- Seffak Location within Iran
- Coordinates: 31°36′25″N 48°44′17″E﻿ / ﻿31.60694°N 48.73806°E
- Country: Iran
- Province: Khuzestan
- County: Bavi
- District: Central
- Rural District: Anaqcheh

Population (2016)
- • Total: 869
- Time zone: UTC+3:30 (IRST)

= Seffak =

Village in Khuzestan province, Iran

Seffak (صفاك) (Note: Also romanized as Şefāk, Şaffāk, and Şeffāk; also known as Beyt-e Şafūk and Şafāl) is a village in Anaqcheh Rural District of the Central District of Bavi County, Khuzestan province, Iran.

==Demographics==
===Population===
At the time of the 2006 National Census, the village's population was 712 in 123 households, when it was in Anaqcheh Rural District (Note: Renamed Lami Rural District) of the Central District of Ahvaz County.
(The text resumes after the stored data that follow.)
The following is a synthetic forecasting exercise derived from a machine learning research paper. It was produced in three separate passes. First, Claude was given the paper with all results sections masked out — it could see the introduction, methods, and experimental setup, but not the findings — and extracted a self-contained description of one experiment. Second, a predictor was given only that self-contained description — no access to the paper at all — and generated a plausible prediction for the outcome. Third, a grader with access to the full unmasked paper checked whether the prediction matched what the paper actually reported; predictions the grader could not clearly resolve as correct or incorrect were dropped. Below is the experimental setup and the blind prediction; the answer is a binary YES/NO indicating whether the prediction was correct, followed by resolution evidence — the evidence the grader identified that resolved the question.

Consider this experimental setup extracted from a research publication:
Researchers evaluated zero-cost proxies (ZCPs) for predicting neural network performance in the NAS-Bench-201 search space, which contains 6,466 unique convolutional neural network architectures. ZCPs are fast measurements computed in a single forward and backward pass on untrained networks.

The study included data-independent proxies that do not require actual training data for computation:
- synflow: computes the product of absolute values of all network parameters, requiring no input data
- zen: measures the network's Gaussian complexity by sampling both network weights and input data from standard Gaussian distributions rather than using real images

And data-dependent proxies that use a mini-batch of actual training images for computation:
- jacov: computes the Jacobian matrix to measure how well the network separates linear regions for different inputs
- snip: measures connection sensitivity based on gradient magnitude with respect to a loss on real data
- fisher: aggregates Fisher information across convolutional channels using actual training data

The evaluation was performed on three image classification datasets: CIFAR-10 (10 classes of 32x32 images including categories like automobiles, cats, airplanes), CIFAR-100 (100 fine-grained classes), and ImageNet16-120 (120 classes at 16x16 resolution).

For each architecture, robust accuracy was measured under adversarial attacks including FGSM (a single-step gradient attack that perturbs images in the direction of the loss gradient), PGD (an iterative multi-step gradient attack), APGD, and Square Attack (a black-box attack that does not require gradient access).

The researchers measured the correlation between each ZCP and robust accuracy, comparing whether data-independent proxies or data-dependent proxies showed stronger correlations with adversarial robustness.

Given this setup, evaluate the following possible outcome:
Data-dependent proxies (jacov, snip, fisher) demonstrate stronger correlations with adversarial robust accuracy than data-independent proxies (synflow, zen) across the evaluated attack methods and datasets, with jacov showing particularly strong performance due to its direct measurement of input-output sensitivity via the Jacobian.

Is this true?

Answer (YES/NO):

The following census in 2011 counted 696 people in 157 households, by which time the village had been separated from the county in the establishment of Bavi County and was transferred to Anaqcheh Rural District created in the new Central District. The 2016 census measured the population of the village as 869 people in 223 households. It was the most populous village in its rural district.